L’Alberta en a contre le règlement fédéral sur l’électricité propre, celui sur l’interdiction des plastiques invalidé il y a quelques mois par la cour et l’objectif du gouvernement Trudeau d’avoir un réseau électrique carboneutre d’ici 2035. La première ministre considère cet échéancier « irréaliste et irréalisable ». Plus de la moitié l’électricité dans sa province est produite à partir de gaz naturel et plus du tiers avec du charbon.

« Cela nous obligerait à arrêter notre production. Et nous n’allons tout simplement pas faire cela », a-t-elle dit avant de tendre une branche d’olivier. « Je pense que c’est inconstitutionnel de leur part, mais je pense qu’il y a beaucoup de place pour trouver un terrain d’entente et c’est pourquoi je suis ici avec un esprit de collaboration. »

Le nouveau bureau de l’Alberta à Ottawa est situé à quelques centaines de mètres de la colline du Parlement.

Pas de terrain d’entente sur l’identité de genre

Le hasard aura voulu que ce soit le ministre originaire de l’Alberta, Randy Boissonnault, qui rencontre Mme Smith en après-midi, le ministre des Affaires intergouvernementales, Dominic LeBlanc, étant coincé au Nouveau-Brunswick à cause de la tempête qui s’est abattue en Atlantique.

Il venait de traiter Mme Smith de bully lors de la période des questions en accusant le député conservateur de l’Alberta, John Barlow, « de se tenir aux côtés des intimidateurs » en appuyant la nouvelle politique sur l’identité de genre annoncée par la première ministre la semaine dernière.
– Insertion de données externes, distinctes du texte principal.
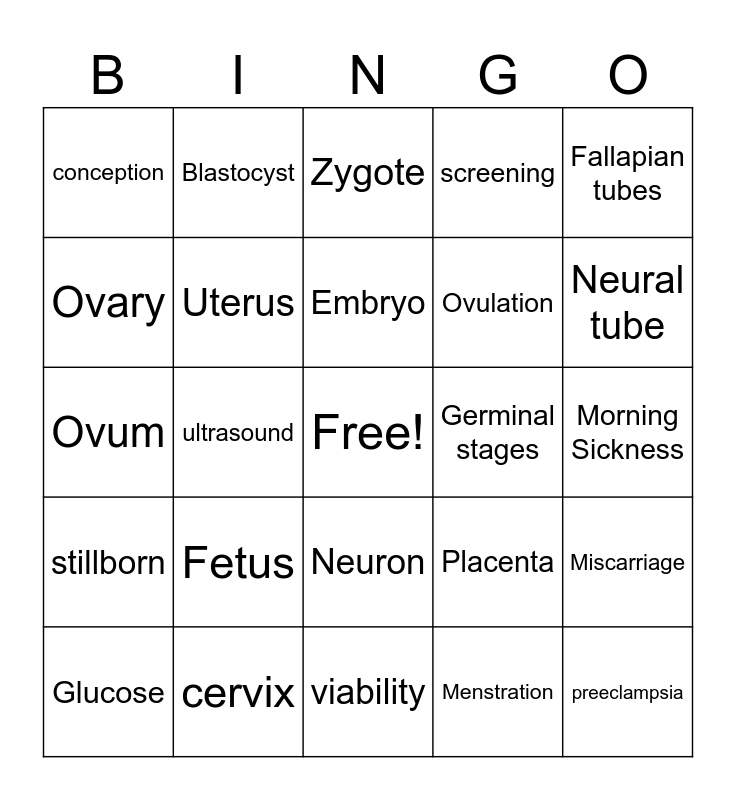 | B | I | N | G | O |
|---|---|---|---|---|
| conception | Blastocyst | Zygote | screening | Fallapian tubes |
| Ovary | Uterus | Embryo | Ovulation | Neural tube |
| Ovum | ultrasound | Free! | Germinal stages | Morning Sickness |
| stillborn | Fetus | Neuron | Placenta | Miscarriage |
| Glucose | cervix | viability | Menstration | preeclampsia |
Elle veut interdire les chirurgies d’affirmation de genre aux moins de 18 ans et les traitements hormonaux aux moins de 16 ans. Le consentement parental sera requis pour tout changement de pronom ou de nom pour les moins de 16 ans. Elle prévoit également créer des ligues sportives neutres pour éviter que les femmes aient à compétitionner contre des athlètes transgenres.

Cette politique a été dénoncée par de nombreux groupes dont la Société canadienne de pédiatrie qui craint pour la santé physique et mentale des jeunes trans et estime que le gouvernement n’a pas à s’en mêler.
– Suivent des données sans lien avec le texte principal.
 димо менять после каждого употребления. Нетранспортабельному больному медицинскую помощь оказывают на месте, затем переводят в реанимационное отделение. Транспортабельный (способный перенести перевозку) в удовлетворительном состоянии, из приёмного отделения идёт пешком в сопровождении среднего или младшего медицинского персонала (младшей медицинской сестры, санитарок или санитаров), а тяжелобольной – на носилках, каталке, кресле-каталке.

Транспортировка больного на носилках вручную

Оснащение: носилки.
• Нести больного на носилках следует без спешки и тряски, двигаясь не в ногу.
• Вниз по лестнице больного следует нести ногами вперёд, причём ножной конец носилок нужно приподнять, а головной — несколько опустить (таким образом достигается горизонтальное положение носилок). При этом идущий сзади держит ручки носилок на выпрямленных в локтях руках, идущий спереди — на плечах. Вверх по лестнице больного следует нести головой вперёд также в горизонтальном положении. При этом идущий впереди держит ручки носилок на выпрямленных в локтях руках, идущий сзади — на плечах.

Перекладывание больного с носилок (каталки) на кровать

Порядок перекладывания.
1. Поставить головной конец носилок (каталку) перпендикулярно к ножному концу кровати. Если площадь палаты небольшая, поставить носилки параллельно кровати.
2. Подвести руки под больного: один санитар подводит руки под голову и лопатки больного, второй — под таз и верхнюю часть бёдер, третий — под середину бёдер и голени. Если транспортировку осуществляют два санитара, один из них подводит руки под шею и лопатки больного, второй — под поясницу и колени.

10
« Nous devons simplement adopter une approche réfléchie à ce sujet et veiller à ce que les jeunes soient pleinement informés, qu’ils ne soient pas bousculés et qu’ils soient en mesure de prendre une décision à un âge où ils sont en mesure de faire face aux conséquences de ces décisions », s’est défendue Mme Smith.

Elle compte déposer un projet de loi l’automne prochain et n’exclut pas d’utiliser la clause dérogatoire pour la protéger sa nouvelle politique d’éventuelles contestations judiciaires.

« Je lui ai indiqué très clairement que je trouve que c’est dangereux et j’ai dit carrément qu’il va y avoir plus de suicides chez les jeunes si sa politique continue », a réagi le ministre l’Emploi, du Développement de la main-d’œuvre et des Langues officielles, Randy Boissonnault.

Si les discussions entourant l’énergie ont été productives, il affirme ne pas avoir été rassuré du tout sur la question de l’identité de genre au sortir de sa rencontre.